- **About this task**: Output the entries below exactly, from the first line to the line holding "AKAYOK Small Group", both included.

START Source material

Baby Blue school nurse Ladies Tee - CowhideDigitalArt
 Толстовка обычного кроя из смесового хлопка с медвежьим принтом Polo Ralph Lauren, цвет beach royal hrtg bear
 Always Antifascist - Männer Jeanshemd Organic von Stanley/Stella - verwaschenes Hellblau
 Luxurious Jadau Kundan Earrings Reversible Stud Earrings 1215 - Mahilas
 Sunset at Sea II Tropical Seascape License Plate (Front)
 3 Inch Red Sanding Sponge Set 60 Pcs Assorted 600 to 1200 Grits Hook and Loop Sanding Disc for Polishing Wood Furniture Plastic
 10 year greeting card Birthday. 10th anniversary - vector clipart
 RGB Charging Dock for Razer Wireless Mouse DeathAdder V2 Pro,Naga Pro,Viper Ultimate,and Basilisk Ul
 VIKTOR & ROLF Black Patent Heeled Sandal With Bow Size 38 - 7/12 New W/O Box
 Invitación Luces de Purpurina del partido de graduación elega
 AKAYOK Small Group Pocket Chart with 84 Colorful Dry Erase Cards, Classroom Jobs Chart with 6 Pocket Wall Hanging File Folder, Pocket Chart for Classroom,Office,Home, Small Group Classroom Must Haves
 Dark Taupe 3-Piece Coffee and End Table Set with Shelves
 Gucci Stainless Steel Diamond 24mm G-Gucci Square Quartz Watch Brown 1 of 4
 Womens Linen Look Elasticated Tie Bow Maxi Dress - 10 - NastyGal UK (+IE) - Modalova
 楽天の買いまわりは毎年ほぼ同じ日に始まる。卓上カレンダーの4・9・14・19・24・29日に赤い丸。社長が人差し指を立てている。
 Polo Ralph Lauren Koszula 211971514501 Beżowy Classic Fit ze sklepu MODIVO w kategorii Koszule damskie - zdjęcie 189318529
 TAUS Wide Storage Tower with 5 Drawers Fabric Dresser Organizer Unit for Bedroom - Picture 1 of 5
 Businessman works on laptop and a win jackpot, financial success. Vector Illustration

END Source material

- **Output of the task**:
Baby Blue school nurse Ladies Tee - CowhideDigitalArt
 Толстовка обычного кроя из смесового хлопка с медвежьим принтом Polo Ralph Lauren, цвет beach royal hrtg bear
 Always Antifascist - Männer Jeanshemd Organic von Stanley/Stella - verwaschenes Hellblau
 Luxurious Jadau Kundan Earrings Reversible Stud Earrings 1215 - Mahilas
 Sunset at Sea II Tropical Seascape License Plate (Front)
 3 Inch Red Sanding Sponge Set 60 Pcs Assorted 600 to 1200 Grits Hook and Loop Sanding Disc for Polishing Wood Furniture Plastic
 10 year greeting card Birthday. 10th anniversary - vector clipart
 RGB Charging Dock for Razer Wireless Mouse DeathAdder V2 Pro,Naga Pro,Viper Ultimate,and Basilisk Ul
 VIKTOR & ROLF Black Patent Heeled Sandal With Bow Size 38 - 7/12 New W/O Box
 Invitación Luces de Purpurina del partido de graduación elega
 AKAYOK Small Group Pocket Chart with 84 Colorful Dry Erase Cards, Classroom Jobs Chart with 6 Pocket Wall Hanging File Folder, Pocket Chart for Classroom,Office,Home, Small Group Classroom Must Haves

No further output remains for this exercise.